The request: Copy every row below word for word, leaving out the pictures.

Excerpts from a spatial dataset:
⁂
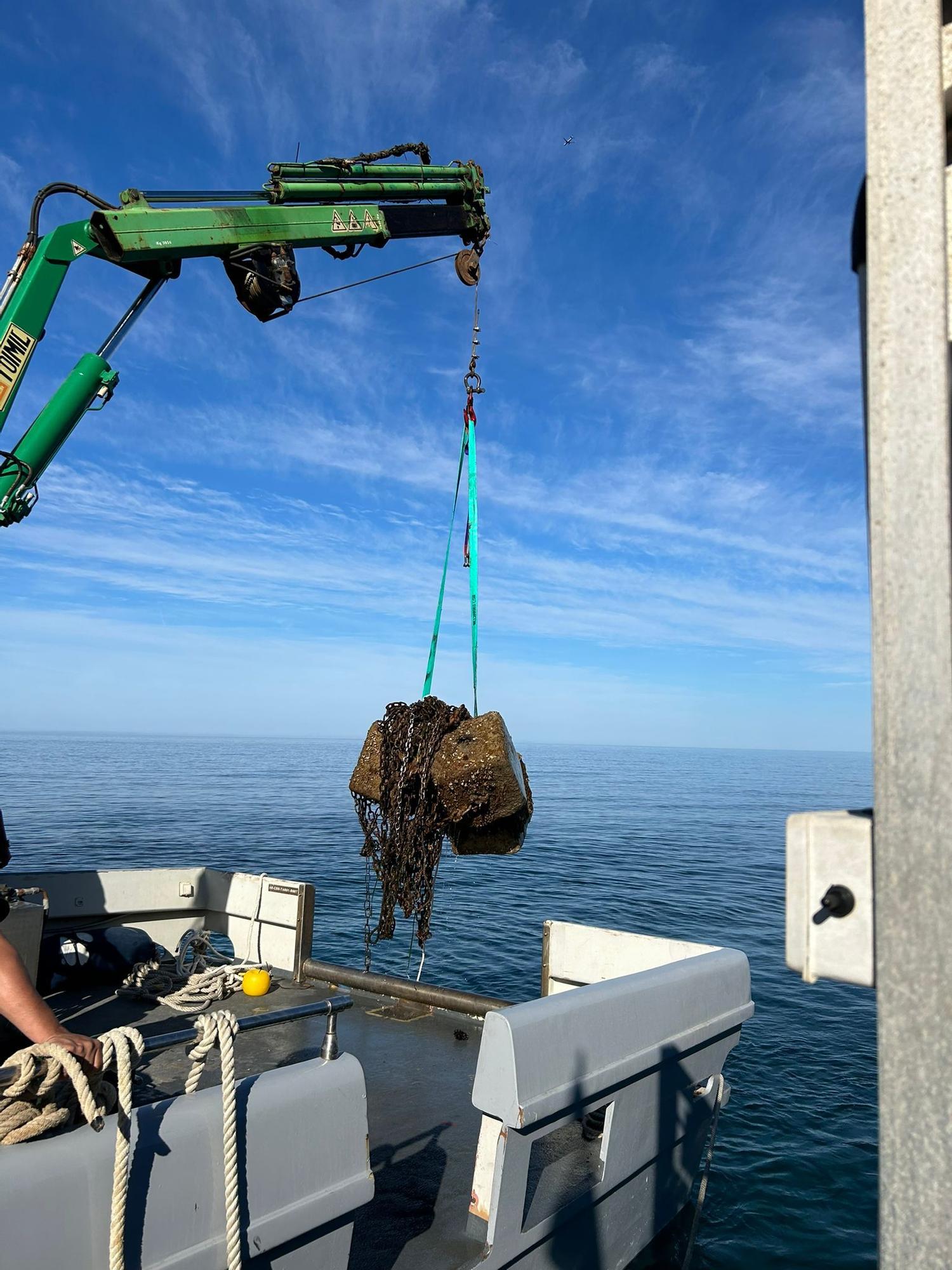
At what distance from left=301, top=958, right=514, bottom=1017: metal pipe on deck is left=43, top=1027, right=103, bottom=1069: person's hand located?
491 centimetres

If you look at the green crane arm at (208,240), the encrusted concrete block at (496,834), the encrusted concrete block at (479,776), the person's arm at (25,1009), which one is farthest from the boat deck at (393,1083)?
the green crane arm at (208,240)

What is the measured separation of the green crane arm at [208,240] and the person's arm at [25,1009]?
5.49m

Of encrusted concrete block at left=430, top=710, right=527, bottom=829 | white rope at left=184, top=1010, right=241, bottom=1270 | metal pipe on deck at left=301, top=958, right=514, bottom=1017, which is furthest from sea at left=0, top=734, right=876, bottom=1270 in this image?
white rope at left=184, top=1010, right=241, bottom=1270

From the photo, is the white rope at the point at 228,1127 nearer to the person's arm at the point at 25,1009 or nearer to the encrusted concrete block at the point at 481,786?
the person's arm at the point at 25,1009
⁂
Full response:
At what distance from left=301, top=958, right=514, bottom=1017: metal pipe on deck is left=43, top=1027, right=103, bottom=1069: person's hand located?
491 centimetres

If you look at the green crane arm at (208,240), the encrusted concrete block at (496,834), the encrusted concrete block at (479,776), the person's arm at (25,1009), which one is farthest from the boat deck at (393,1083)?
the green crane arm at (208,240)

What is the measured separation of the green crane arm at [208,240] and the person's arm at [25,1009]?
5.49m

Of encrusted concrete block at left=430, top=710, right=527, bottom=829 | white rope at left=184, top=1010, right=241, bottom=1270 | metal pipe on deck at left=301, top=958, right=514, bottom=1017, which is furthest from sea at left=0, top=734, right=876, bottom=1270 in this image?
white rope at left=184, top=1010, right=241, bottom=1270

From the photo, is the white rope at the point at 228,1127 nearer to the person's arm at the point at 25,1009 or nearer to the encrusted concrete block at the point at 481,786?
the person's arm at the point at 25,1009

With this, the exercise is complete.